— Start —

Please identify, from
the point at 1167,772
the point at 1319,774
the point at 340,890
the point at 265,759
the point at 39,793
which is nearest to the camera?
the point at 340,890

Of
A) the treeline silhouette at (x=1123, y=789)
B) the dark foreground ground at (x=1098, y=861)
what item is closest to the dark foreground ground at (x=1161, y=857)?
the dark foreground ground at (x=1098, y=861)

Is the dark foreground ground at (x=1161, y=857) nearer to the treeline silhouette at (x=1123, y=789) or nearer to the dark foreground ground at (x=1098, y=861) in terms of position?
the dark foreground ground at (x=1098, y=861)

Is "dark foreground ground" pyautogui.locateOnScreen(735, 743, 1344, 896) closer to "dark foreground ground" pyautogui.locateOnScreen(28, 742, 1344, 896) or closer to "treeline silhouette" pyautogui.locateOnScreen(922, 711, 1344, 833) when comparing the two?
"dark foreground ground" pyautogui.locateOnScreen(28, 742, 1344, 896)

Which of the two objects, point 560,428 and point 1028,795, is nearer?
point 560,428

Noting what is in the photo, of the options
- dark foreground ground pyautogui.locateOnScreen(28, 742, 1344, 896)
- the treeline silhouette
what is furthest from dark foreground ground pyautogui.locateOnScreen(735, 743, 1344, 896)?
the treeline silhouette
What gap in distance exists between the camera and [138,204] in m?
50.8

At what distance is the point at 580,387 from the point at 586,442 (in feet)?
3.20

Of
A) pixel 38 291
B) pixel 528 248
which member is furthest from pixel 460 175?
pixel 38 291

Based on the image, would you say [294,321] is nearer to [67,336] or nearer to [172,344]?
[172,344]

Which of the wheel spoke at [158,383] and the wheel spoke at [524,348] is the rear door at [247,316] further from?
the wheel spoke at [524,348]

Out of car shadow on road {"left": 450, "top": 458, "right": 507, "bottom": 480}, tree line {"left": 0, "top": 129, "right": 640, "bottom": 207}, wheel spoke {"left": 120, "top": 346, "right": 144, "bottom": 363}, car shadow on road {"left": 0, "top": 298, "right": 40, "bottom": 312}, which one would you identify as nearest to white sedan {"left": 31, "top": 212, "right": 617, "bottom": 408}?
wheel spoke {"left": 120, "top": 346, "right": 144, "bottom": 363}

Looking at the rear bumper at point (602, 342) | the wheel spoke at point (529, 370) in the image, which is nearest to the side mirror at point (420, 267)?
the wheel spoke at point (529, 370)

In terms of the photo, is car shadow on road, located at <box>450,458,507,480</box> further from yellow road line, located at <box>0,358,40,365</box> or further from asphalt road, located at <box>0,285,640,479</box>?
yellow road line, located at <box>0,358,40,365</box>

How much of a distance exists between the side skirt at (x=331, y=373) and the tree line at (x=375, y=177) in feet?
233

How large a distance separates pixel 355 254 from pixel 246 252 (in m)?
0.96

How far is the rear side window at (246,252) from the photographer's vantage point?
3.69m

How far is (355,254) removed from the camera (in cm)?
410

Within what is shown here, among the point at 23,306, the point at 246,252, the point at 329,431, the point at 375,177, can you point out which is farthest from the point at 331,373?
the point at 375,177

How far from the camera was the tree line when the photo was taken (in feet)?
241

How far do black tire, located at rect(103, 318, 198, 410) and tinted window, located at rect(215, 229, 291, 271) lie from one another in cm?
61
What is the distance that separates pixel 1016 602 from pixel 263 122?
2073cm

— End —

* _The request_
Arrange the entries from the line holding "How far from" through the end of the entries, inclusive, as a two-column CSV with columns named text and answer. Give one row per entry, and put each value in a single quoted field with any line breaks turned into spaces.

* _Response_
text,answer
"How far from the camera was the tree line when the photo was taken (in feet)?","241"
"How far do black tire, located at rect(103, 318, 198, 410) and tinted window, located at rect(215, 229, 291, 271) lie from one another in cm?","61"
"What is the distance that separates pixel 1016 602 from pixel 263 122?","2073cm"